For there is nothing that they don't seem to stock. It is possible
to even purchase a single hopper and 'Lunu Miris' adequate for one.
We even saw one boiled egg being purchased over the counter.
Stringhoppers,
Hoppers and Gothamba Rotis have been firm favourites. But today
hardly anyone seems to be preparing these 'once everyday' meals
at home. Mr. J. M. Nazeer has seen a considerable increase in the
numbers who frequent his family owned food outlet 'Hotel de Pilawoos'
down Galle Road during the past few years. "I believe that
it's due more to the fact that people find it easier to purchase
food from out than make it at home."
Mr. Nazeer
further says that weekday evenings are particularly busy as most
simply order their food to their vehicles. "We have schoolboys
coming in throughout the day, the office folk come in for lunch,
and purchase their dinners too.
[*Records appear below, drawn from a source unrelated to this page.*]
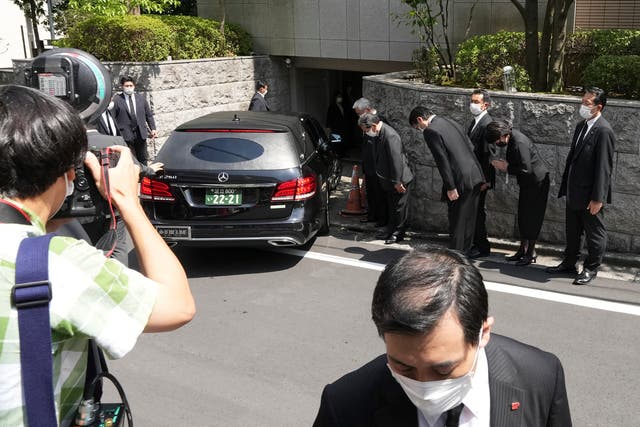 <p>People pay their respects as a hearse believed to be carrying the body of former prime minister Shinzo Abe arrives at his home on Saturday</p>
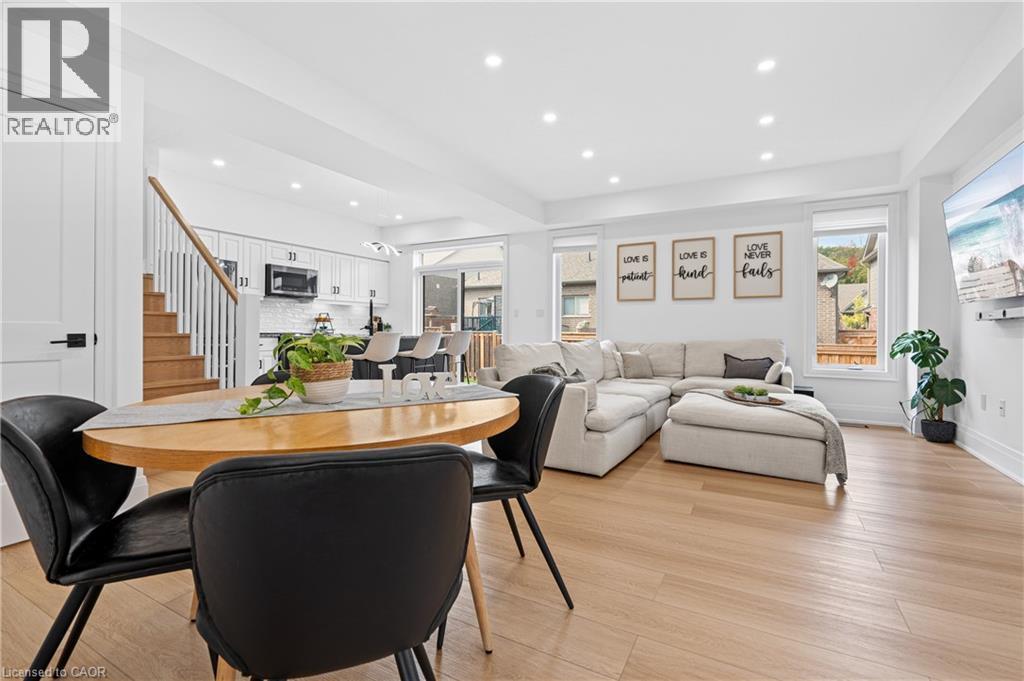 Bright open-concept living space with light wood-finish flooring - 1026 Wright Drive, Midland, ON - Indoor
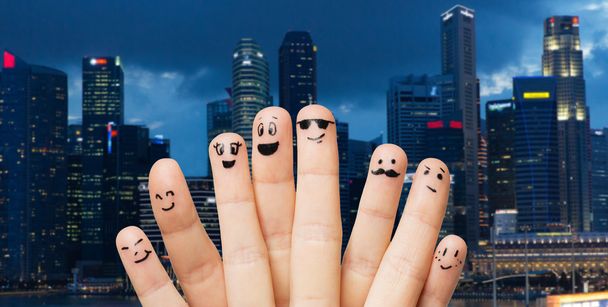 close up of fingers with smiley faces over city - Photo, Image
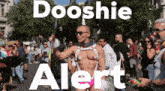 a man in a leather harness stands in front of a crowd with the words dooshie alert on the bottom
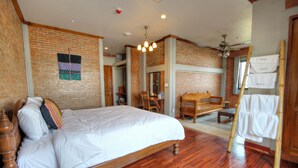 A bedroom with a wooden bed, brick walls, a wooden floor, a ceiling fan, and a wooden dresser with a towel hanging on it.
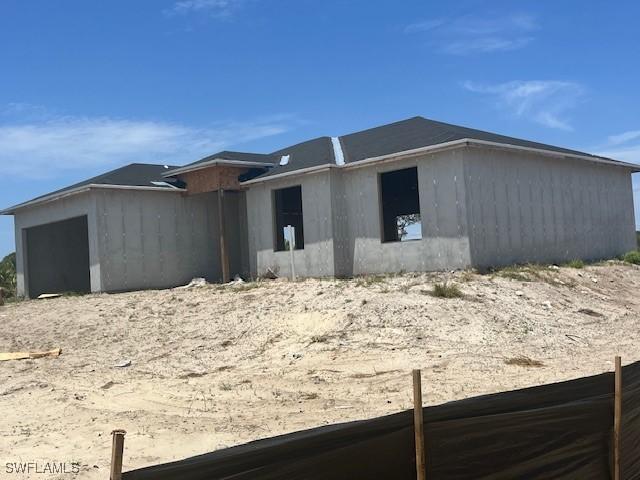 861 Newell St E, Lehigh Acres, FL 33974 - view of front of house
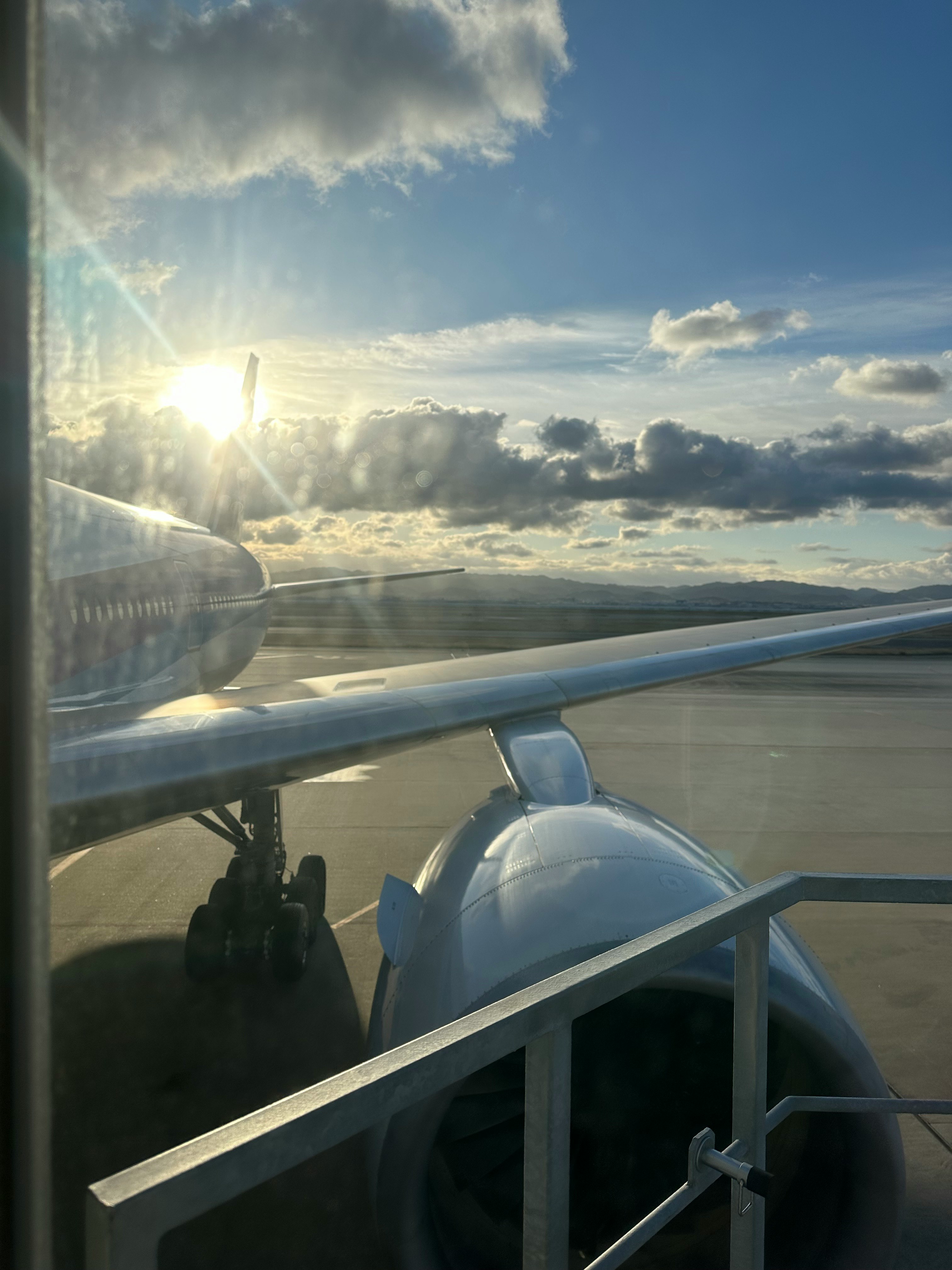 飛行機の窓から見える朝日と雲の空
I believe that the growth is mainly
due to the fact that the Galle Road was reopened."
Mr. Ratnanathan,
the General Manager of Shanthi Vihar, a vegetarian restaurant down
Havelock Road thought differently. "The fact remains that we
indulge in mass production. Therefore we purchase all the ingredients
at a wholesale rate. As a result of this our production cost is
much less than that of an average family." According to him
their patrons visit in the morning in time for breakfast. They then
purchase their lunch and don't fail to stop by to pick up something
for dinner as they leave work.
The fact that
Shanthi Vihar provides a delivery service also helps. "We find
that instead of bringing their lunch from home most of those working
in nearby offices feel it easier and at times cheaper to ask us
to deliver hot lunches to their door."
The situation
was much the same almost everywhere we visited. But is it true that
eating out on a regular basis is actually easier on one's wallet?
Mrs. S. de Silva, a working mother of two children felt that she
did so because it was convenient and not because it was cheaper.
Mrs. I. Fernando agrees; "I strongly believe that preparing
all three meals at home is much cheaper than purchasing it from
out. It's the convenience factor that really matters."
But others
disagree. A mechanic, Richard, says "my wife says it is cheaper
eating out sometimes - considering the price of gas etc.,"
Our facts bear it out. See box story for comparison. It is easier
to have lunch outside (at reasonable rates) than prepare at home,
it appears.
Cost
comparison; eating out and eating at home
Our approximate calculation for
a day's meal for a family of four.
(Taking into account the price of fuel for home-cooked meals)
Breakfast
(Pittu, Katta Sambol, Coconut Milk and Fish)
At home: Rs.160
From a food outlet: Rs.200
Lunch
(Rice, Dhal, Chicken, Greens and Beans)
At home: Rs. 230
From a food outlet: Rs.200
Dinner
(String hoppers, Fish, Potato Curry and Sambol)
At home: Rs.180
From a food outlet: Rs.250
Living?
How about the cost of dying?
The rise in the cost of living
has got everyone talking but what of the cost of dying? The prices
the funeral directors charge for a complete package, including picking
the body of the deceased from the home or the hospital, embalming
and renting out the parlour can cost anything between Rs.7,500 to
Rs.450,000. A wreath costs a minimum of Rs.500.